Truth's Consequences

Americans have always been suckers for a good witch hunt

Apr 24, 2002 at 4:00 am
There's a moment during the climax of The Crucible when John Proctor, bound in chains and beaten in spirit, chooses to tell a lie in order to save his life. He decides to confess to having consorted with the devil. But then, when Proctor learns that his confession is to be recorded, he asks one of the play's most withering questions: "Why must it be written?"

In the opening-night performance of the St. Louis University Theatre production of The Crucible, Lee Emery as John Proctor threw that question away. He sped right through the line, thus skimming over the critical point that it is the public humiliation of lying -- not the lie itself -- that ultimately leads Proctor to choose death over indignity.

Why do I dwell on a single missed line reading? Because it was Emery's only missed reading of the entire evening. As John Proctor, this young actor's performance was so assured, so modulated, so intelligent, it was almost a relief to discover that he wasn't flawless. But at his young age, to so effectively triumph in one of the most arduous roles in American drama is astonishing.

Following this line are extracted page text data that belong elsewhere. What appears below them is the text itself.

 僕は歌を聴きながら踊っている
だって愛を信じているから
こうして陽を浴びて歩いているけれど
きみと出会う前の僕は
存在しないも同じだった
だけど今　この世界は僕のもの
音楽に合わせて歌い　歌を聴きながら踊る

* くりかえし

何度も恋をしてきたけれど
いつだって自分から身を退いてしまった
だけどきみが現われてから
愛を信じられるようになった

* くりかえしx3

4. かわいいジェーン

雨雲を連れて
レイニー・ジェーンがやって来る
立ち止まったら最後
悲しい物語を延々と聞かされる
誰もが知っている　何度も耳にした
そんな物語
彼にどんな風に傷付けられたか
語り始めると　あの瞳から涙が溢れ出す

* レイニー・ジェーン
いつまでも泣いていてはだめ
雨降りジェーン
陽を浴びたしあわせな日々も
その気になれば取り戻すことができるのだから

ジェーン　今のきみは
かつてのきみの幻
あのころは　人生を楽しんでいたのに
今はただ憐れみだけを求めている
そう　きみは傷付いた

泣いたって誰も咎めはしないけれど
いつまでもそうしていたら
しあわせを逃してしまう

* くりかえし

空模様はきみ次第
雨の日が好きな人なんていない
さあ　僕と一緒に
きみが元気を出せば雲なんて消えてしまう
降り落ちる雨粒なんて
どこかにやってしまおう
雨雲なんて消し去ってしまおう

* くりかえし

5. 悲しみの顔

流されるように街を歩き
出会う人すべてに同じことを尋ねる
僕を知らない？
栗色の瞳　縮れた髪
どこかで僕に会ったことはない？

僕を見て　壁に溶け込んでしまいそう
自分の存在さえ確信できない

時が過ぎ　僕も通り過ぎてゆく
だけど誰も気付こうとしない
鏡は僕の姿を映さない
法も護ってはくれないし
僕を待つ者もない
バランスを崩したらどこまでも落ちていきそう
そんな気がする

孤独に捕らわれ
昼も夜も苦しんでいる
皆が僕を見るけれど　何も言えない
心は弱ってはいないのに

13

No one has ever accused Arthur Miller of making things easy for either actors or audiences. He wrote The Crucible in 1953 as a response to the blacklisting, Red-baiting McCarthy era, a fearsome time when people were dragged before the imperious House Un-American Activities Committee and forced to name supposed enemies of the state who had already been named. The Crucible was Miller's attempt to write an American tragedy about "the rituals of guilt and confession." Although his drama is set in 1692, during the Salem witch trials, Miller assumed that when Proctor asked such questions as "Is the accuser always holy now?" the parallel to the McCarthy era would be all too obvious. Alas, when The Crucible opened on Broadway, some critics found the parallel too obvious, and that initial production limped through a brief six-month run.

The next year, McCarthy was repudiated. Then a curious thing happened: The further America moved past that dark, uncertain time, the more relevant The Crucible became. How could that be? Well, it turns out that The Crucible is not simply an allegory about the Cold War '50s; rather, it is a compelling and extremely theatrical reminder that Americans have always been, and continue to be, enamored of a good witch hunt. So long as innocent citizens are being hounded by government prosecutors, or by the media, or even by their own neighbors, The Crucible will remain as immediate as yesterday's headlines. Little wonder that it has become the most popular and frequently produced of all Miller's plays.

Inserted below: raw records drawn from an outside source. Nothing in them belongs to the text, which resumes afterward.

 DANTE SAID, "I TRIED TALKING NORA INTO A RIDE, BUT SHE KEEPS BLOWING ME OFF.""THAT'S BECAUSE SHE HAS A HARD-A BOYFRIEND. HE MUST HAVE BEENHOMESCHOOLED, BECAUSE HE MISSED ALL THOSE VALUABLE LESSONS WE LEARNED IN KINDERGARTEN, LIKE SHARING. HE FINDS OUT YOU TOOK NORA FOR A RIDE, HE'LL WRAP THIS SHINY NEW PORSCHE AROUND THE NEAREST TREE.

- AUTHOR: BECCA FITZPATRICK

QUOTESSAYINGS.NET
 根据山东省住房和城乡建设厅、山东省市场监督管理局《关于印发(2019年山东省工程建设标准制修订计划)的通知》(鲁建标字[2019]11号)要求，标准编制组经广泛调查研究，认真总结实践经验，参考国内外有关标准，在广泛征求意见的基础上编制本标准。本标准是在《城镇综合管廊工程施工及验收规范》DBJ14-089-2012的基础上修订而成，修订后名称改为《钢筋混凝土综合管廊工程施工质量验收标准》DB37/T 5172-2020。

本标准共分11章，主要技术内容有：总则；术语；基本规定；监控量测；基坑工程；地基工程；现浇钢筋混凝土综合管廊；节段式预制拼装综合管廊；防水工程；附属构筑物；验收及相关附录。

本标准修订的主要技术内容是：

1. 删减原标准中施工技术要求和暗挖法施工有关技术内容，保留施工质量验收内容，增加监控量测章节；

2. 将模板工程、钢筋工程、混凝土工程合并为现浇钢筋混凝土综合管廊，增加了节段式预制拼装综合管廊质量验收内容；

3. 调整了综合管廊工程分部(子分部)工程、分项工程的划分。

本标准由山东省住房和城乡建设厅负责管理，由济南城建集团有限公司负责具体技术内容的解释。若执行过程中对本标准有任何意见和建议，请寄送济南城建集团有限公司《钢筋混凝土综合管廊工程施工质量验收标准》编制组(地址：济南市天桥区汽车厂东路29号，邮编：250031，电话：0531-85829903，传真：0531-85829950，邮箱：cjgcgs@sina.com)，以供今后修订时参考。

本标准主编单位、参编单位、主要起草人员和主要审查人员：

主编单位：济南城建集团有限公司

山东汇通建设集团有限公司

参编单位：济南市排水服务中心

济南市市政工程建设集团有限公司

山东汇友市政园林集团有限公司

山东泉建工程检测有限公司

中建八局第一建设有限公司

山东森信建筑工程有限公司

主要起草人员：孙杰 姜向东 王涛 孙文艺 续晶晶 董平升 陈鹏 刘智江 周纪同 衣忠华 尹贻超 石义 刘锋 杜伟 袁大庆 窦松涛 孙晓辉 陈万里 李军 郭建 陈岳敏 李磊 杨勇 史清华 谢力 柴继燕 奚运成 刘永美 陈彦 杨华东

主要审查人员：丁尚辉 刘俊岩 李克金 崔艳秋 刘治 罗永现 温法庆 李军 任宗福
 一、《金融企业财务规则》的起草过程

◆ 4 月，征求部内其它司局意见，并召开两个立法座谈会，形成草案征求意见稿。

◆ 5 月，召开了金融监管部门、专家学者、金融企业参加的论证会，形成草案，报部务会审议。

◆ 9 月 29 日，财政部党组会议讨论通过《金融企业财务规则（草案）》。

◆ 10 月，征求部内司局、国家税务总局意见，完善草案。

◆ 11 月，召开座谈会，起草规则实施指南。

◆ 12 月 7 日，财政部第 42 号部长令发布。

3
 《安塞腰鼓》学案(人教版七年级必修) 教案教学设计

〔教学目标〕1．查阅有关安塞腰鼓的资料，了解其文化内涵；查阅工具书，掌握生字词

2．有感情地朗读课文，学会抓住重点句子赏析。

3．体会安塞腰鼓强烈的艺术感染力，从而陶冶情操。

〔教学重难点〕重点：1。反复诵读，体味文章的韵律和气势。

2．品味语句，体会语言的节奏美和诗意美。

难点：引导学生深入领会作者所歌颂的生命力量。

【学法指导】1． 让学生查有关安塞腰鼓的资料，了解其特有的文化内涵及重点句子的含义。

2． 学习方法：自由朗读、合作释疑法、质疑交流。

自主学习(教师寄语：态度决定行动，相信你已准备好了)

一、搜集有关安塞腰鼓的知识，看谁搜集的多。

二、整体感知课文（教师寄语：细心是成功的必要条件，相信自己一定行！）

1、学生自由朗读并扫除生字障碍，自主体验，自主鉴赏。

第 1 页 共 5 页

For the most part, this current St. Louis University mounting is as solid as the pine planking that makes up Tina Beck's spare scene design. Not only does all that pine set the play's ascetic tone, it sets the smell. A fresh pine scent fills the auditorium and hints that these events are not occurring a musty 310 years ago -- they are here and now.

Because this is a student production, some of the older characters are cast too young, and some of the wigs are foolishly inappropriate, all of which can be overlooked. Of greater concern is the fact that this performance is so sexless. Although Miller has stated that The Crucible is permeated by "the guilt of illicit sexuality," it's as if the women in this production have been neutered.

Nevertheless, thanks largely to Emery's remarkable performance, the viewer is forcefully reminded that, nearly 60 years after it was first written, The Crucible remains one of America's most vital plays. Just as Thornton Wilder's life-affirming Our Town shines a beacon on our better instincts, so does Arthur Miller's tragedy, set in another New England town, reveal the perverse, frightening underside of our nature.